■ **Quoted text**
Imperium Classics is a truly impressive creation and evidently a real labour of love. It is a civilisation deck-building card game in which 1-4 players will develop their chosen nation, in most cases taking them from ‘Barbarian’ to ‘Empire’. You will purchase cards from a common market and further build your individual player decks by acquiring nation and then development cards from your own personal stock. Along the way you will be looking to accumulate Victory Points; from your nation’s individual scoring criteria, high-value Fame cards and cards of other types some of which bring other scoring mechanisms.

Setup – Easier Than It First Sounds

You start with quite an involved set-up, which initially seems daunting, but once you know what you are doing you can be up and going in about 5 minutes. Choose one of the eight nations and lay its state (and power) card in front of you; you then sort its other cards into an initial draw deck and separate nation and development decks.

You also set up the common market, which requires some quick sorting of the different card types: individual decks for region, uncivilised and civilised cards with number of cards based on player count; a main commons deck of tributary cards combined with the surplus of other three card types; a fame deck, and a supply of unrest cards. Then you deal out a common market of two common cards and one each of the other three types; all bar region cards come with an unrest beneath them. Finally, you draw a hand of 5 cards each and you are ready to go.

A Turn’s The Thing

In most cases, your turn will use three actions to play three cards from your hand. Some cards – all regions and some others – will stay in front of you to form a tableau, and some of those can be exhausted (tapped) each turn for an additional effect. Other cards you will play for an effect and discard, while some might be removed after a single play, either to your history, where they will stay until game end scoring or to exile where they are generally off to the box lid for the rest of the game.

Effects are varied, but a key aspect is the generation of resources: materials and population, or progress tokens, which are VP but can also be used as either resource. The resources are used to power certain card effects and in particular Conquest or X cards will enable you to take cards from the market. Normally there is a cheap way to do this (acquire) and an expensive way (breakthrough); the cheap way means you bring an Unrest card with you too, which clog your deck and count for minus 2VP unless you dispose of them before game end. Also, too much unrest can trigger sudden game end – if the unrest supply is depleted then there is a Collapse: VP count for nothing and the player with the least unrest wins.

How Civilised

The other important card effect is drawing more cards. Why? Because when your draw deck is depleted, you reshuffle your discard, adding a face-down card from your nation deck. When the nation deck is gone you add your single, transitional accession card and swap from being Barbarian to Empire. From that point when the draw deck is cycled you start to access development cards, which usually are the source of greater powers and more VP. Interestingly when you are Barbarians you cannot play certain cards with a crown on them, which includes everything in the civilised stock, BUT when you are an empire a number of your opening cards, with battle axes can no longer be played.

■ **Exercise tasks**
A) Return part of the Imperium Classics review word for word: start at the words "You also set" and end after "ready to go.".
B) Take the Imperium Classics review further, picking up right after its final sentence.

(Dataset excerpt)
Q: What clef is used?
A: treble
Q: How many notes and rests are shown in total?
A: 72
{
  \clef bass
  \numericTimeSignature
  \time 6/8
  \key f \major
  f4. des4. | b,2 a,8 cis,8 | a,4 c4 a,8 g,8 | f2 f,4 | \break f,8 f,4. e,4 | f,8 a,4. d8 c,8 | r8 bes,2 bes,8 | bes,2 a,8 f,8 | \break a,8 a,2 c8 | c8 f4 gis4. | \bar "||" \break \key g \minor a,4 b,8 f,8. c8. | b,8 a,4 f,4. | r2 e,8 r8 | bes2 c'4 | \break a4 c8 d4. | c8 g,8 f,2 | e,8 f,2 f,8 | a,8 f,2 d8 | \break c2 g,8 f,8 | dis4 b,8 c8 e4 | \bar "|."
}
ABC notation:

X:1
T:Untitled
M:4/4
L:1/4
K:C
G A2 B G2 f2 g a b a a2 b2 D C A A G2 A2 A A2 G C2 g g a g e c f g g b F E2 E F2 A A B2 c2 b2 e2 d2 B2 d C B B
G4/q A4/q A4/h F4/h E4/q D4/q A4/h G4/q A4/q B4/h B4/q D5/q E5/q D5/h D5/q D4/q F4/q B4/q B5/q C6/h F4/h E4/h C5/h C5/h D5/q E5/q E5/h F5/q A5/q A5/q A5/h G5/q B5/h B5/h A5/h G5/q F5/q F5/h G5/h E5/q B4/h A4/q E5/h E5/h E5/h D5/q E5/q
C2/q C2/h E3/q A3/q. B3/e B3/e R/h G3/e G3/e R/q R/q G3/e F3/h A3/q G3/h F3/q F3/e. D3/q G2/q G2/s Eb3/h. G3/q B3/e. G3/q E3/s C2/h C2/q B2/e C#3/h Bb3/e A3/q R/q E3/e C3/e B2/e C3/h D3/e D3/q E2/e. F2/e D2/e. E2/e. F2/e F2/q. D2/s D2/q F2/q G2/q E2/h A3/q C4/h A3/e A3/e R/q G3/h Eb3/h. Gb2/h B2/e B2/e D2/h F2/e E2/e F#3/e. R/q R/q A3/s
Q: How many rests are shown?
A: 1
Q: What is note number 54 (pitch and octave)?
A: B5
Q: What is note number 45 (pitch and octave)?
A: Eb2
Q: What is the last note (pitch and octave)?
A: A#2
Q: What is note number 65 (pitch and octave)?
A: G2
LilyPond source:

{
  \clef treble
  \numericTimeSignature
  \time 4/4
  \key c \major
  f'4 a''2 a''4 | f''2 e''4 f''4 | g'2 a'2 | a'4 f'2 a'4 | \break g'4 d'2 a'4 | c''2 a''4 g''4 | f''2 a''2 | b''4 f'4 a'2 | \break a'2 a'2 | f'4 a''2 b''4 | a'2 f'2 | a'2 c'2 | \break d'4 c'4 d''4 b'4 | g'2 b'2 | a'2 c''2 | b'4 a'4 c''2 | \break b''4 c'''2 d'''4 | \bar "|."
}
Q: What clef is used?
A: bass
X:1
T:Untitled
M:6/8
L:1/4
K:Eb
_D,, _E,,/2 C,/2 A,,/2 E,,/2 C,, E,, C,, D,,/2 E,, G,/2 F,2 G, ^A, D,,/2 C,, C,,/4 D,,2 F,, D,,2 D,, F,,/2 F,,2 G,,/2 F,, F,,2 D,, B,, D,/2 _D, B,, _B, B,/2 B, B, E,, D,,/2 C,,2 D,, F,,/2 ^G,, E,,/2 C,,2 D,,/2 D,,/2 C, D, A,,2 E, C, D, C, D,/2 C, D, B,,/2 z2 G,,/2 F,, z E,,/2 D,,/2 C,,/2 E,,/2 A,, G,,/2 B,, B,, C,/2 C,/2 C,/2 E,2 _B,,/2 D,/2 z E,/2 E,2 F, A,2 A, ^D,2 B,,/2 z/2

■ **The responses**
A)
You also set up the common market, which requires some quick sorting of the different card types: individual decks for region, uncivilised and civilised cards with number of cards based on player count; a main commons deck of tributary cards combined with the surplus of other three card types; a fame deck, and a supply of unrest cards. Then you deal out a common market of two common cards and one each of the other three types; all bar region cards come with an unrest beneath them. Finally, you draw a hand of 5 cards each and you are ready to go.

B)
So how do you manage cycling this deck if you are constantly adding to it? Well, I have already mentioned that some cards go into history or exile as a permanent method of removal. On top of that, all the region cards you play to your tableau can be garrisoned, which means you can place a card from your hand under them. This will then remain there unless the region itself ends up back in your discard.

Glory To Rome… Or Carthage… Or Athens…

That might happen as a result of an opponent’s attack card or by you playing a card called Glory, which most nations have access to. This allows you to put three of the region cards (and any garrisons) into your discard in exchange for a pick from the top two Fame cards. These are scarce and high scoring – Glory’s not the only way to get Fame, but it’s certainly the most prevalent.

So how does a game of Imperium Classics end? Well, it varies a little based on nations playing, but generally, if the Fame, Unrest or Main decks are depleted, or a nation exhausts their development deck then you complete that round, play one more and then it’s time for scoring. In almost all the games I have played Fame has triggered the game end as there are the fewest cards and they are so desirable.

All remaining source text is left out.